Designing a Chat System

A system design interview walkthrough for building a real-time chat service like WhatsApp or Messenger: the connection protocol that carries messages, the split between stateless and stateful services, how chat history is stored and ordered, and how messages reach a recipient whether they are online or away.

A chat system looks deceptively simple from the outside — type a message, it shows up on someone else's screen — but it pushes on a specific set of design problems. The server has to push data to a client at an arbitrary moment, not just respond when asked. Messages must be durable so history survives a restart, ordered so a conversation reads correctly, and delivered fast when both parties are connected.
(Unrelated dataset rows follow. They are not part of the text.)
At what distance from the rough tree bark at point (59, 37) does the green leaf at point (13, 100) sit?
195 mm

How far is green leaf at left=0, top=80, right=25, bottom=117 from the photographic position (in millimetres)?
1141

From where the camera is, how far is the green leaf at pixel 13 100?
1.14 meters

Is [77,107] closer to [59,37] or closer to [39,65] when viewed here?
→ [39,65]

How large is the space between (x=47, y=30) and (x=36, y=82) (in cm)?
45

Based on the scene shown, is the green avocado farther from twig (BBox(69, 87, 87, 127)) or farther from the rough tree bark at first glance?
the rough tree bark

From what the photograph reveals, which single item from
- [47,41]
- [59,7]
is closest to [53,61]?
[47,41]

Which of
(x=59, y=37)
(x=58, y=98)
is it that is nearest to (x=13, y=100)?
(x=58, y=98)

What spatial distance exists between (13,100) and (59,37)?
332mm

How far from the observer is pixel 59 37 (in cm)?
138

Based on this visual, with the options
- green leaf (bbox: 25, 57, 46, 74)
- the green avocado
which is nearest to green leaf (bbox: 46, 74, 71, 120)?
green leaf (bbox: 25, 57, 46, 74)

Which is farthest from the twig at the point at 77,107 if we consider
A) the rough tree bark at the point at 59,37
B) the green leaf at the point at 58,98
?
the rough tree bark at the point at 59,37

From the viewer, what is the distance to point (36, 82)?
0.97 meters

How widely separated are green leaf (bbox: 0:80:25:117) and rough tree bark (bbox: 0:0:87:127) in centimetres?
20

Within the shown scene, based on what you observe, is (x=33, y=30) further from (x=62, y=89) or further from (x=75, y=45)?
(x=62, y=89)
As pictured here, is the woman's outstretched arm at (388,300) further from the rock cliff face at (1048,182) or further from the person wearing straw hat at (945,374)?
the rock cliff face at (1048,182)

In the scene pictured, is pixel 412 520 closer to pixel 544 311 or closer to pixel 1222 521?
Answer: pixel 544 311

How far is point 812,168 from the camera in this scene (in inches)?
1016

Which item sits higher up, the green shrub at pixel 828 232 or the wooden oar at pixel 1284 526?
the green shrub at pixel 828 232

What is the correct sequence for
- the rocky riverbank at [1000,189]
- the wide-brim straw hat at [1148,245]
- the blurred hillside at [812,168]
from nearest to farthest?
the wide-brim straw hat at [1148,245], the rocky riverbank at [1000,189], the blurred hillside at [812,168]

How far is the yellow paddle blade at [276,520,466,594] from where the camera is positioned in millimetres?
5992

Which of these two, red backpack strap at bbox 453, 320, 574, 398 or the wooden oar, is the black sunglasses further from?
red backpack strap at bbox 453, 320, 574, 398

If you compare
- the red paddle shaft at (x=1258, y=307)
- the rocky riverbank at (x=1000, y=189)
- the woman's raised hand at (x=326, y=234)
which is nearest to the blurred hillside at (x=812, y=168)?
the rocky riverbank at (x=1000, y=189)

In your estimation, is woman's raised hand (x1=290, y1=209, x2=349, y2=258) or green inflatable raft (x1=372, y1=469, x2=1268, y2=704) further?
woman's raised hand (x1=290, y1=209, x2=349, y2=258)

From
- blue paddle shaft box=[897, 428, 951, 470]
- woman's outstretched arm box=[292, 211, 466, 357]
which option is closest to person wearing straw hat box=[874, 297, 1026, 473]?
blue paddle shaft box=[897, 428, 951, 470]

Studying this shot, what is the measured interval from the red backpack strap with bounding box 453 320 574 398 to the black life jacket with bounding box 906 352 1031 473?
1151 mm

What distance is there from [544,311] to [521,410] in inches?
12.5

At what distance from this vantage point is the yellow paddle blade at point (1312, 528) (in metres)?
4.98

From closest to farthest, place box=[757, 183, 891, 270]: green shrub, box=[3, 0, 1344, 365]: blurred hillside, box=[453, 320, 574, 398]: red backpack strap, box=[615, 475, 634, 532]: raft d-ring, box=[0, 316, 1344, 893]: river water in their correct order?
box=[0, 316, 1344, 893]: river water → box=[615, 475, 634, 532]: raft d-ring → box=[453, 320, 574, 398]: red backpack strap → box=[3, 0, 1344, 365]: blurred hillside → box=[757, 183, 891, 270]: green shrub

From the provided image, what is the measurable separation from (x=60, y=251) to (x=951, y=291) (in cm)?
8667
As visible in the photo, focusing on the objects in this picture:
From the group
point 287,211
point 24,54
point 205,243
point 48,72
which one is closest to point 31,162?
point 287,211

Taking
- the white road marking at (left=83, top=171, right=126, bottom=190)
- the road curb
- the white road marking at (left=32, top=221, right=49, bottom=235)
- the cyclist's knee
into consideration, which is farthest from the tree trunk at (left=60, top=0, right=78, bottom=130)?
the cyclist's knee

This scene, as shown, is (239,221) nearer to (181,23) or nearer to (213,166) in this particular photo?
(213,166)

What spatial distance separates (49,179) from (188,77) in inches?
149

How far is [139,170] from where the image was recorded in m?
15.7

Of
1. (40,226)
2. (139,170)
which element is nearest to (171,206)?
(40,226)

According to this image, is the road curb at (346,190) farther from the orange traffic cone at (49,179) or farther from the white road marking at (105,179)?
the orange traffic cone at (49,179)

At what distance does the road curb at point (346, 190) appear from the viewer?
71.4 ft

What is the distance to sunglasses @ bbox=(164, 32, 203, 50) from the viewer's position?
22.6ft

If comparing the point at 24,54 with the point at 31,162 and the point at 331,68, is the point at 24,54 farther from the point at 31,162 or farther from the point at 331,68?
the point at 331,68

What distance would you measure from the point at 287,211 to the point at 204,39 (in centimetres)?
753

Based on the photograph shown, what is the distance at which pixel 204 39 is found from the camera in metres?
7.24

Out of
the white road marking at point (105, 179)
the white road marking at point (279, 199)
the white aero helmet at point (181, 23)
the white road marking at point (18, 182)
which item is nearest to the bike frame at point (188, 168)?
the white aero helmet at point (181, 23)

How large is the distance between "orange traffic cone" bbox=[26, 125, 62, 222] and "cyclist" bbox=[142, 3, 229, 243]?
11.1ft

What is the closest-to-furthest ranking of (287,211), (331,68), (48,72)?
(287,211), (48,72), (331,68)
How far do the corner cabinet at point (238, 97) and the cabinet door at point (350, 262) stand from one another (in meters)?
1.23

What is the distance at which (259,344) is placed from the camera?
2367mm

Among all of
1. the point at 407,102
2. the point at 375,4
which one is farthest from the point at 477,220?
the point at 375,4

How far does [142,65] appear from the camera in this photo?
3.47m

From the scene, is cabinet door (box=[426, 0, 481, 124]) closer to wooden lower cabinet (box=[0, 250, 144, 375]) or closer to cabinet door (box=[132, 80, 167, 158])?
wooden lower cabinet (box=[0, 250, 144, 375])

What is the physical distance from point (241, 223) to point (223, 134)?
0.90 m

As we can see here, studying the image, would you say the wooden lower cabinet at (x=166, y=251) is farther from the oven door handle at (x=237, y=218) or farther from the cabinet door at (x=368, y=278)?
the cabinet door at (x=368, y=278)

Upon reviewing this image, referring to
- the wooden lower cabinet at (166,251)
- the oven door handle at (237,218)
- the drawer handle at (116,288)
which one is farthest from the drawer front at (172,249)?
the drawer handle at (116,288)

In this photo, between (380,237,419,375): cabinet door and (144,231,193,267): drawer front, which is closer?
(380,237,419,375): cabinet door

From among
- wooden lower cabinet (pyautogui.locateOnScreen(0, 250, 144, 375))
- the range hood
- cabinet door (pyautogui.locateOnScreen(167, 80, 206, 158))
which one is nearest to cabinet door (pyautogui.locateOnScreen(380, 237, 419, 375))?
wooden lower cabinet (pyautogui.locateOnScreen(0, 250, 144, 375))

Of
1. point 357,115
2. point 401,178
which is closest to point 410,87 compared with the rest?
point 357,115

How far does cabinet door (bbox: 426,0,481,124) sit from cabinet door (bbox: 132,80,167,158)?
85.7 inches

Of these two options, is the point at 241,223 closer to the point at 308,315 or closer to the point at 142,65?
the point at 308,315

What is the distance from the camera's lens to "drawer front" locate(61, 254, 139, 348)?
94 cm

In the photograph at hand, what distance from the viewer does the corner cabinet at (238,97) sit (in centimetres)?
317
And the same conversation may need to reach a recipient who is offline, on three devices, or part of a 500-person group. This guide builds the system up one decision at a time, in the order an interview tends to follow.

Requirements
Connection Protocols
Service Decomposition
Storage and Message IDs
Service Discovery
The 1:1 Message Flow
Online Presence
Group Chat
Multi-Device Sync
Summary

1. Requirements

Before drawing boxes, pin down what the system must actually do. A focused feature list keeps the design honest and gives the interview a clear scope.

Requirement	What it means
1:1 chat	Two users exchange text messages in near real time, with low end-to-end latency when both are connected.
Group chat	A message sent to a group is delivered to every member. Group sizes are bounded (say, up to a few hundred) to keep fanout tractable.
Online presence	Users can see whether their contacts are online, away, or last seen at some time.
Push when offline	If a recipient is not connected, the message is still delivered later, and a push notification alerts them on their device.
Message history	Messages are persisted durably and can be re-read across sessions and devices, ordered by time.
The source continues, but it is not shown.